I've been a hobby photographer for about 30 years. This should be an exercise for photography students. I would focus on the background, seen on the right side of the image. It's way over-exposed even when you balance the dress color for blue-black. Adjusting for that over-exposure makes the dress even darker, and further away from white-gold. One way to tell the image is over-exposed is to look at bright areas. There's no detail and they bleed into dark areas (creating a halo effect).

Most people take pictures using automatic or “full-program” settings, especially with the advent of smart-phone cameras. The camera adjusts for various lighting conditions based on presets stored in memory.
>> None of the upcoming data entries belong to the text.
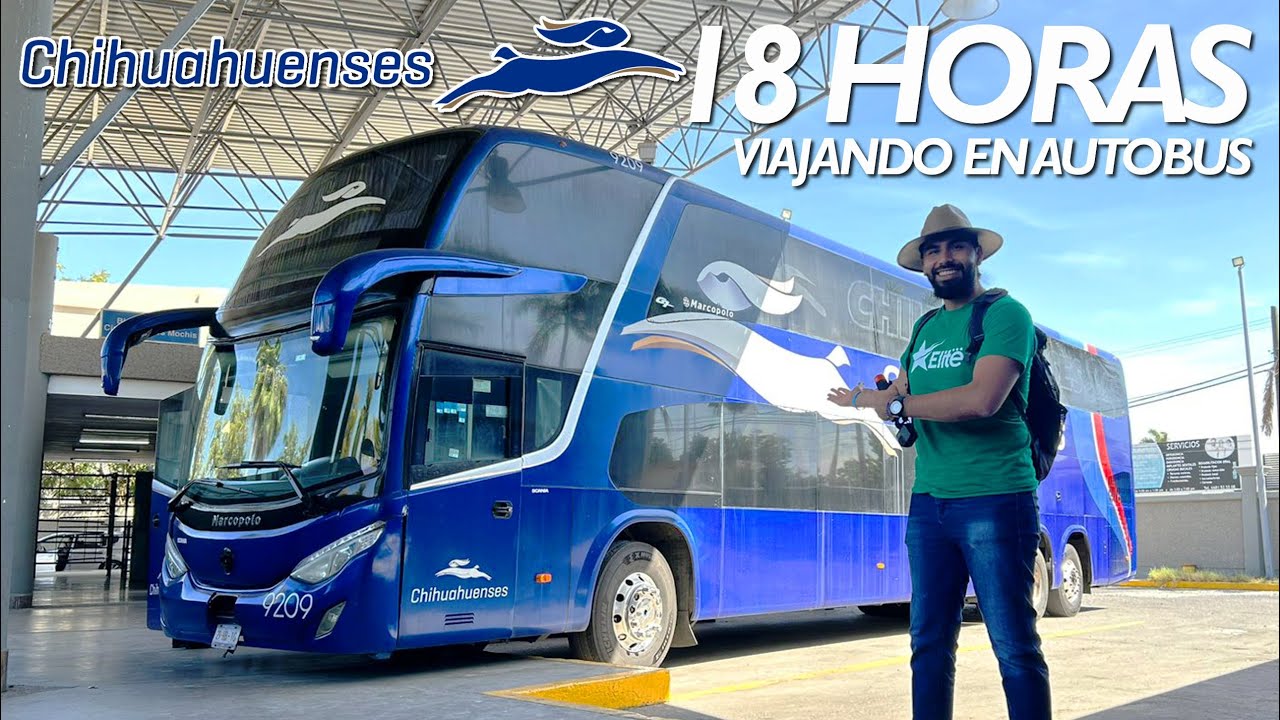 Viajé 18 HORAS EN AUTOBÚS | Chihuahuenses Select Doble Piso | Review #87 Los Mochis a Aguascalientes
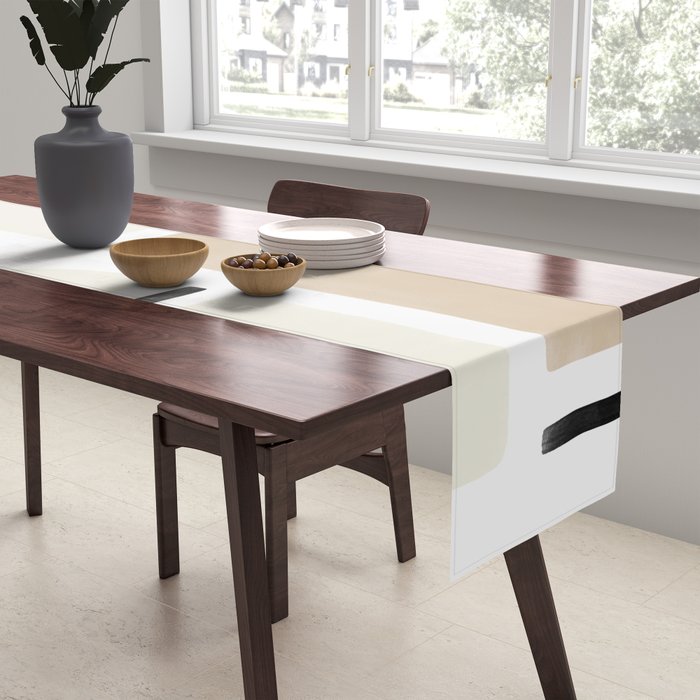 Geometrics | Black Table Runner Gallery Image 2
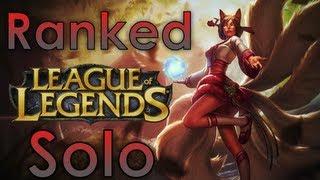 [LoL] League of Legends Ahri Gameplay Ranked Solo Queue Season 3 - with commentary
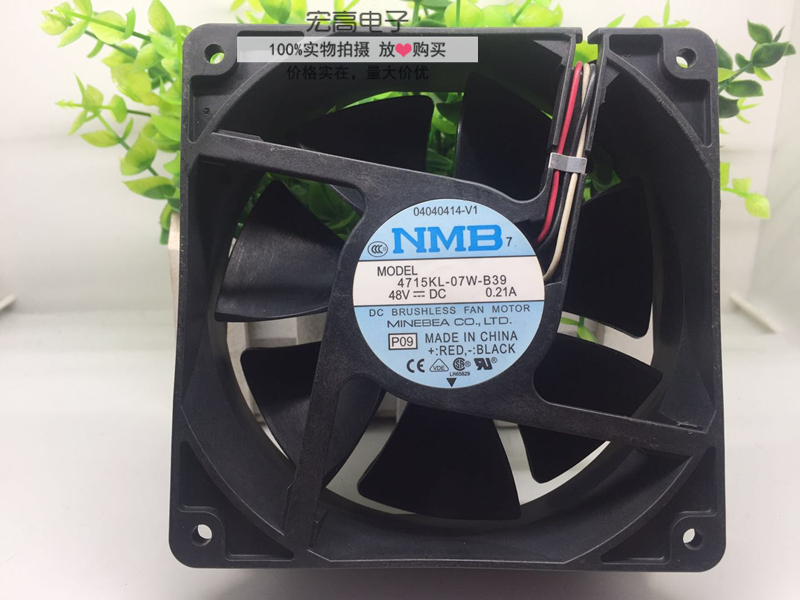 4715KL-07W-B39 原装美培亚NMB 48V 0.21A 120*120*38 服务器风扇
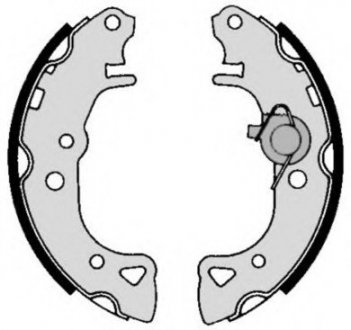 Гальмівні колодки барабанні S61 516 BREMBO S61516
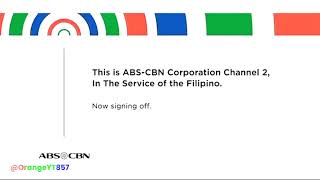 ABSCBN  final seconds of broadcast before signoff 5MAY 2020 [upl. by Icnan]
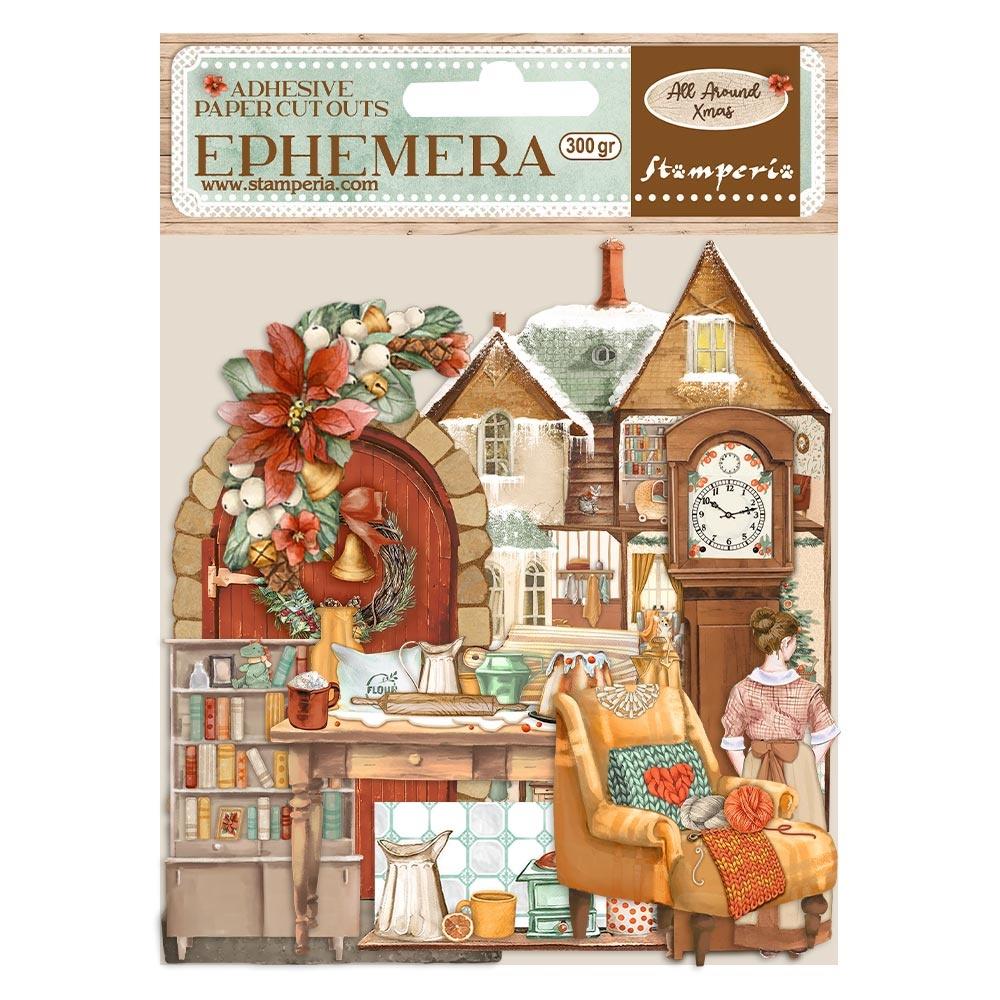 Stamperia All Around Christmas - Adhesive Paper Ephemera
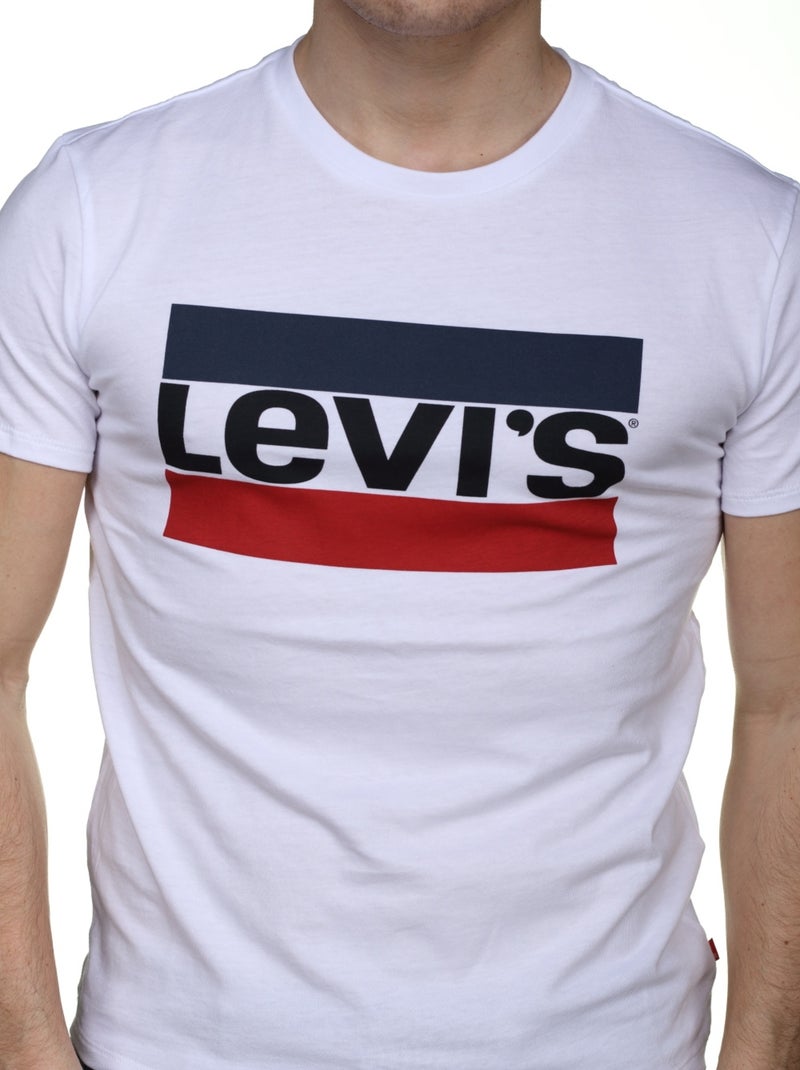 Tee Shirt Levi's manches courtes Blanc - Kiabi
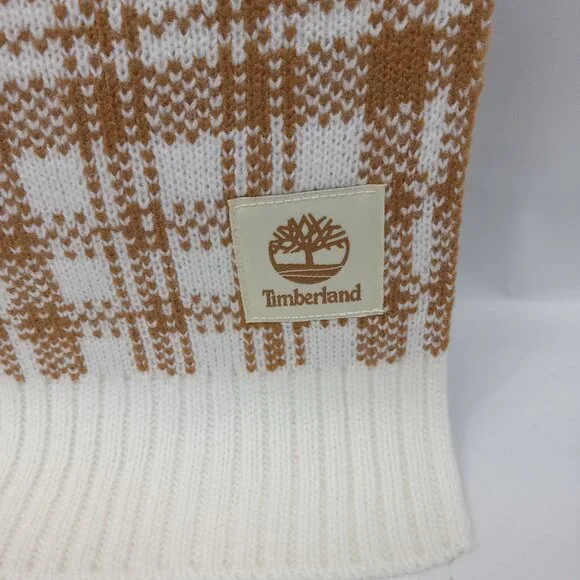Timberland Plaid Pattern Knit Scarf NWT - Picture 2 of 6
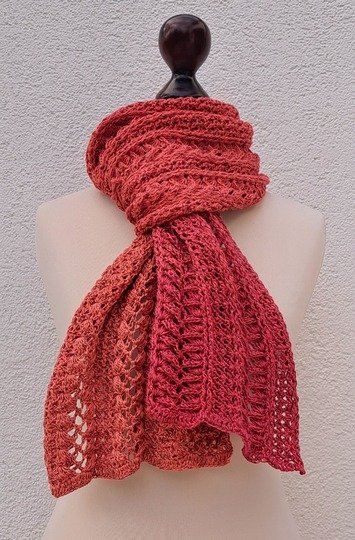 Häkelanleitung Schal "Rhodia"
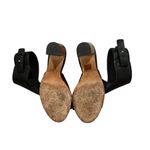 Vince Addie Black Leather Open Toe Ankle Strap Sandal Shoes 8.5 Photo 9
It will measure average light hitting the sensor and adjust color balance and exposure based on a selected preset.

Strong back-lighting, shown in this image, will cause even the best digital sensors to misinterpret the image. The exposure will be off, since automatic settings take an average and adjust settings based on that average. Strong lighting offsets the average.

To further complicate things, different lighting (indoors, outdoors, sunny, cloudy, fluorescent, etc.) changes color balance. Our eyes automatically adjust, and do so very quickly, so we don't notice the difference. Digital image sensors, and film for that matter, respond differently to different types of light. It's difficult to determine lighting conditions simply by looking at the image.

Interestingly, just inverting the image causes the dress to switch from gold-white to blue-black. This makes perfect sense because these are opposite colors in photography. Again, there's not enough of the background to determine if inversion is correct.

Some report it's an optical illusion. Some see a gold-white dress and others see a blue-black dress, even when looking at the original, unprocessed image. Wired reported a quote from neuroscientist Bevil Conway, citing the way our eyes discount some colors. “So people either discount the blue side, in which case they end up seeing white and gold, or discount the gold side, in which case they end up with blue and black.”

Since we don't know original lighting, exposure information, or how much post-processing was done, the dress can be any color your mind wants it to be.